AIM OF THE TASK »
Each line of the listing below, from the very first to the one that contains "[volunteer wildlife ID]", is to be retyped exactly as it stands.
Content starts
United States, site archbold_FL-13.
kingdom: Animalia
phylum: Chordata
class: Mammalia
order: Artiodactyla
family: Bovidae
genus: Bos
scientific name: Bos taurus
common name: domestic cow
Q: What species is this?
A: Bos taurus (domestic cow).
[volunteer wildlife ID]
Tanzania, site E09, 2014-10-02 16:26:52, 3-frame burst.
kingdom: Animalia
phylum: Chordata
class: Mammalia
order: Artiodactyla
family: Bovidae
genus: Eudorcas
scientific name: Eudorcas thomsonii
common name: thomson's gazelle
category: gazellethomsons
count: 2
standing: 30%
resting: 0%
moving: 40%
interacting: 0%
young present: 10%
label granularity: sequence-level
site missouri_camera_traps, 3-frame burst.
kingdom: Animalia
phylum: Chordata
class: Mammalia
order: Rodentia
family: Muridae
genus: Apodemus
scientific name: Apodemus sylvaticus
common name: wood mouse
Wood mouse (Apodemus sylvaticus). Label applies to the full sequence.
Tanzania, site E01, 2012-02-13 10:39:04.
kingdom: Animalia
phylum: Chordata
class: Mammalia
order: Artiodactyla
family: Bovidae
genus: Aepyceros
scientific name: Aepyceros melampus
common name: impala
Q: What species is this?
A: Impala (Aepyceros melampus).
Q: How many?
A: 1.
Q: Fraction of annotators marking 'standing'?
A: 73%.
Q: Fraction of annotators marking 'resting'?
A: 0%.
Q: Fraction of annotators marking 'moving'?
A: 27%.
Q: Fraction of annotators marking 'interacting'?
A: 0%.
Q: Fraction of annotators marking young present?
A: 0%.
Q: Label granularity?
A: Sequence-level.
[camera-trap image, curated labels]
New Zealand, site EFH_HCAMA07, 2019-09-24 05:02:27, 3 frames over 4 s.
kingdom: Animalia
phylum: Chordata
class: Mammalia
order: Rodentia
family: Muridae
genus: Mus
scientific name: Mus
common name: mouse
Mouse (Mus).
Content ends
RESPONSE BOX »
United States, site archbold_FL-13.
kingdom: Animalia
phylum: Chordata
class: Mammalia
order: Artiodactyla
family: Bovidae
genus: Bos
scientific name: Bos taurus
common name: domestic cow
Q: What species is this?
A: Bos taurus (domestic cow).
[volunteer wildlife ID]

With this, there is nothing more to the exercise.